→ **Entries**
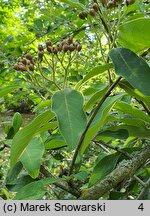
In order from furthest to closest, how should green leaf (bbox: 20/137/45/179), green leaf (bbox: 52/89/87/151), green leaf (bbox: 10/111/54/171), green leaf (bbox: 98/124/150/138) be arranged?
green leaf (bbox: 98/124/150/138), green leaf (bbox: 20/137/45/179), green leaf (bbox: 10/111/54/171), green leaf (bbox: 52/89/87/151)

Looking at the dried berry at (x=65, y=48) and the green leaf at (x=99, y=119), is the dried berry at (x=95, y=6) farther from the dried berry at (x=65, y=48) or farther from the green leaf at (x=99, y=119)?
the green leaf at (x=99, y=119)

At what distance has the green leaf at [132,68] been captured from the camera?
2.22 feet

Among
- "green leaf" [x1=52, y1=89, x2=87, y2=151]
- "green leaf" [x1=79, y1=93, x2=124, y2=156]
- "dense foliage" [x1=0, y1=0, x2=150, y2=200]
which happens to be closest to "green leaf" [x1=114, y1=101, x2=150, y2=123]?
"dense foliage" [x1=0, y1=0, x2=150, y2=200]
--
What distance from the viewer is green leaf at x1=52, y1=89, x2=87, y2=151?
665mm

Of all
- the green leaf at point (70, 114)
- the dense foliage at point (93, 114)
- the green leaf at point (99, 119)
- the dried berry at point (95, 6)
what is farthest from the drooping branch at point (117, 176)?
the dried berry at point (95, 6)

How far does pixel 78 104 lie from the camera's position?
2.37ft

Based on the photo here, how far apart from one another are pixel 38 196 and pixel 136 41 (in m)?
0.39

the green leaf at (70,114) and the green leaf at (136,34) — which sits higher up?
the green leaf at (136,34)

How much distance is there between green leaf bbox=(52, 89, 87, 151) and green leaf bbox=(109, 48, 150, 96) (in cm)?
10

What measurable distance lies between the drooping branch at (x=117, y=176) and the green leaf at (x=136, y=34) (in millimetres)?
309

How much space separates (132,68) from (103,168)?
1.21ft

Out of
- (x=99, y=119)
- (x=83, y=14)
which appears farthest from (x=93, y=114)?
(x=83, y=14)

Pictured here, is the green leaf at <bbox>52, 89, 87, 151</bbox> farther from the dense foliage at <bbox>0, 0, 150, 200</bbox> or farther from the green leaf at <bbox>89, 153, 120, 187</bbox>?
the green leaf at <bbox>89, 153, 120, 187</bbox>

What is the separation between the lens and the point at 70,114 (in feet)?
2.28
==
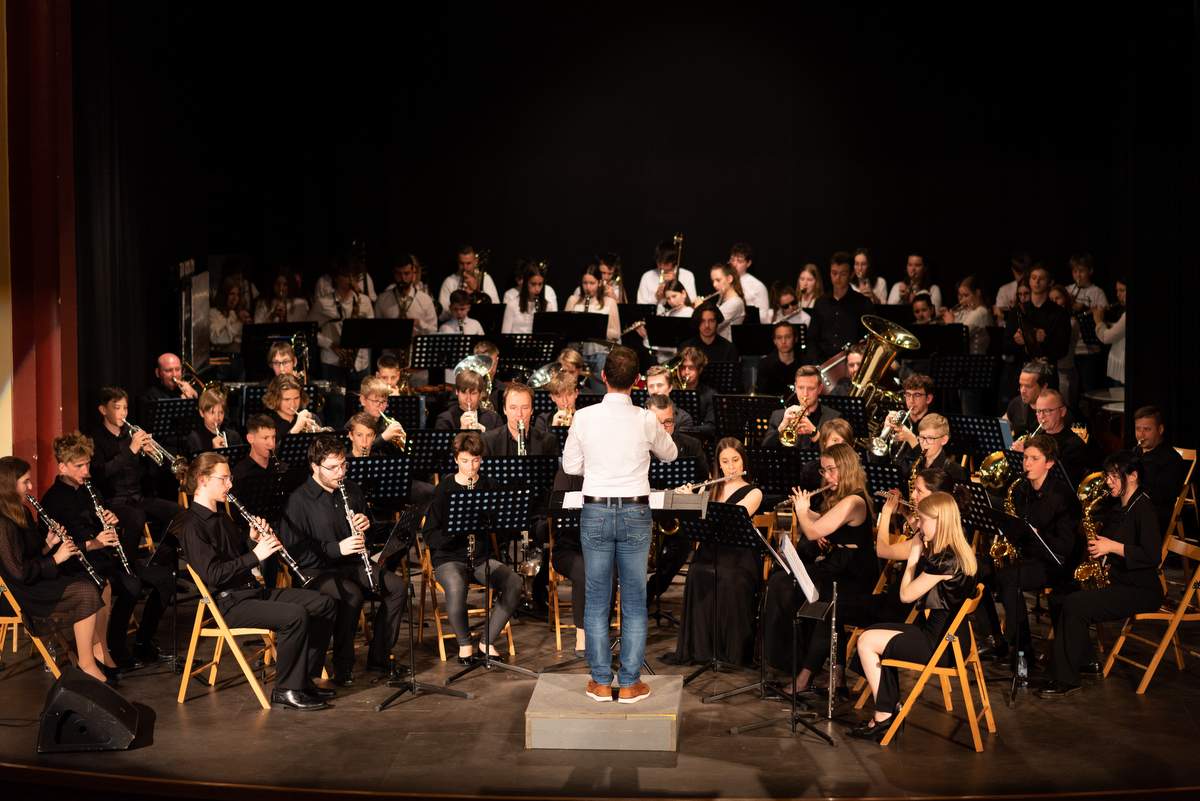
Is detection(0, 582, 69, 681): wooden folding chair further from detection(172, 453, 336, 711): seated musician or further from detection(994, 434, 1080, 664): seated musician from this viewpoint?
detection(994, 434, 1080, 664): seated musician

→ **Exercise goal**
Can you render the lines of the listing above, starting at the line that contains "In order from" and ending at the line that contains "green leaf (bbox: 98/124/150/138), green", as a JSON list with one string per line?

→ **Solution to this task**
[
  "In order from furthest to closest, how should green leaf (bbox: 20/137/45/179), green leaf (bbox: 52/89/87/151), green leaf (bbox: 10/111/54/171), green leaf (bbox: 98/124/150/138) be arranged?",
  "green leaf (bbox: 98/124/150/138), green leaf (bbox: 20/137/45/179), green leaf (bbox: 10/111/54/171), green leaf (bbox: 52/89/87/151)"
]